AnsweredAssumed Answered

Spatial Join returning incorrect join_count

Question asked by SVisovsky on Jul 10, 2015
Latest reply on Jul 10, 2015 by SVisovsky


I've been working on a geoprocessing model for a while now and I've been trying to track down what I thought was a logic problem with it.  It turns out it wasn't a problem with the logic behind the model... it was a problem with that workhorse of geoprocessing tools, Spatial Join.  I'm using spatial join with a 15 foot search radius to find where points in one feature class have more than one point from another feature class within 15 feet.  The truly perverse thing about this is that this is the 2nd of 4 such tests in the model and only this one has this problem.


The basic premise is this:  I an existing point layer for each of Trees and Planting Spaces in a database.  We're conducting a largely crowd-sourced data collection effort to acquire all the street trees in the city and need to push those trees into the existing database.  So we get a feature-class of the trees collected in the census and run some checks on it to see if it's a tree that's already in our system.  We anticipate the new tree census data to be much more spatially accurate but less accurate in terms of attribute information.  After running through my model a given census tree should fall into one of the following buckets:

  1. Too many census trees within 15' of the same existing tree
  2. Too many existing trees within 15' of the same census tree
  3. 1:1 census:existing trees, but the diameter-breast-heights are too different
  4. 1:1 census:existing trees, but the genus do not match
  5. 1:1 census:existing trees, existing tree snapped to census tree location
  6. no existing tree within 15', census tree appended to existing tree feature class


All this works fine... except for the spatial join that determines whether or not there are too many census trees for an existing tree.  The procedure for this (and for determining if there are too many existing trees for a single census tree) is as follows.  Perform a spatial join with existing trees as the target FC and census trees as the join FC.  This is a one-to-one join with a search radius of 15 feet.  Then join the output back to the census FC based on the unique tree ID.  Use the select layer by attributes tool to select all records with a join_count (a field automatically created by a one-to-one spatial join) greater than 1.  Then use Calculate Field to update a status field to indicate the selected census trees are shared by too few existing trees.  Remove the join and move on to the next part of the model.  See Fig 1 for the model builder view of this process.

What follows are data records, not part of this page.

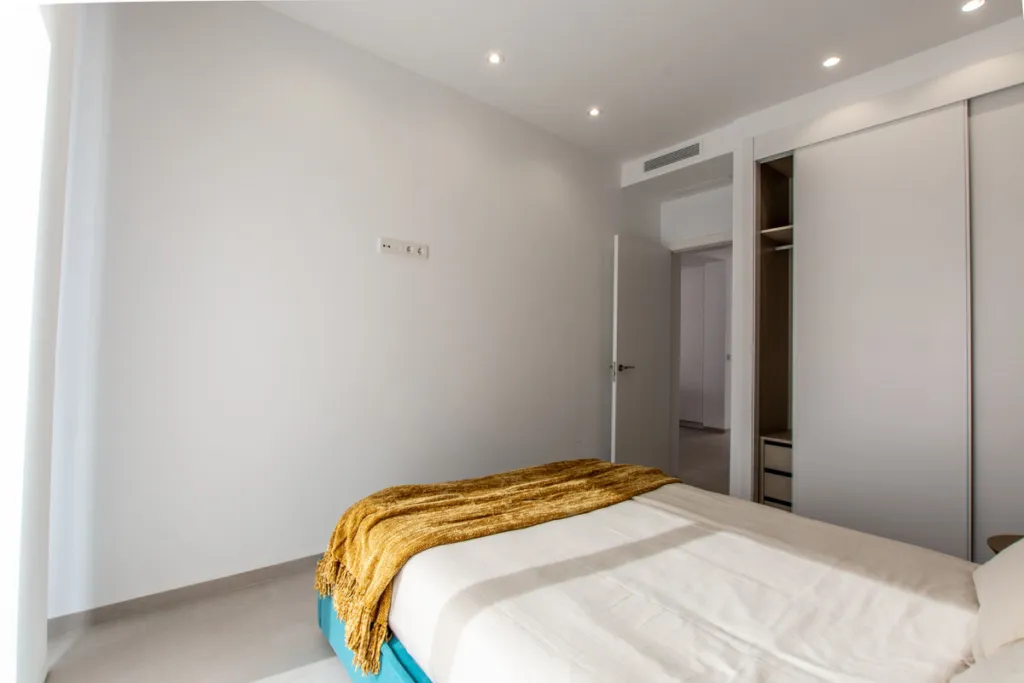 Finestrat Paradise Resort
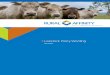 RALS0520...Rural Affinity Insurance Agency | RALS0520 Thankyou For choosing to insure Your livestock with Rural Affinity What We would like You to do 1. Please take the time to read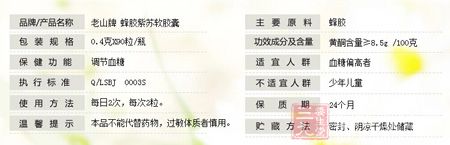 产品信息 产品信息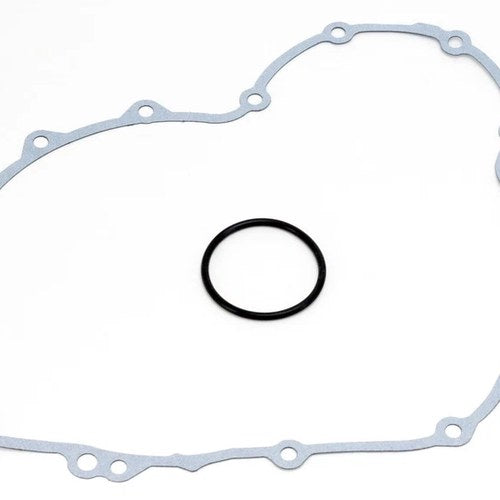 Honda CB500X, 2013-2015, Clutch Cover Gasket - CB 500X, ABS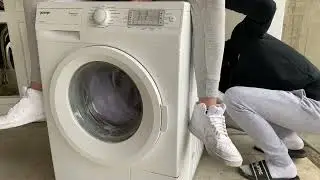 Gorenje Wa974 Final Video 2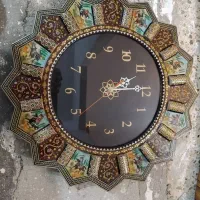 ساعت دیواری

Fig 1. (apologies for the size)











The problem I have discovered is that the Spatial Join at the beginning of the process is returning incorrect values for the join_count field.  As an example, see Fig 2.  which shows where there are two census trees (blue, "Fraxinus") that should both match with the existing tree (red, "Fraxinus pennsylvanica - green ash") as they are within 15' of it.  Several otherwise-successful attempts at running the model have produced a join_count of 1.  I opened the layers in an mxd for checking and ran the spatial join through that mxd 5 additional times.  The first time for these points it produced a join_count of 1.  The second time, with no other changes besides the output file name it produced a join_count of 0.  The three subsequent times again with no other changes besides output file name it produced the correct_join count of 2. I ran the model again after resetting the data... and got a join_count of 1 again for these points.   


The little dots inside the blue circles indicate that the tree in question was added to the existing database.  The two trees in the corners of Fig 2. were added (rightly so) to the existing database.  The two indicated by measurements were added to the existing database in error because of this spatial join problem.


Fig 2.




Now, I'm open to the fact that I did something wrong somewhere along the line.  But I'm pretty sure I've accounted for everything.  If spatial join is misbehaving in such a fundamental way it is truly disconcerting as it is one of the most commonly used tools.  Let me know if there's anything I need to clarify.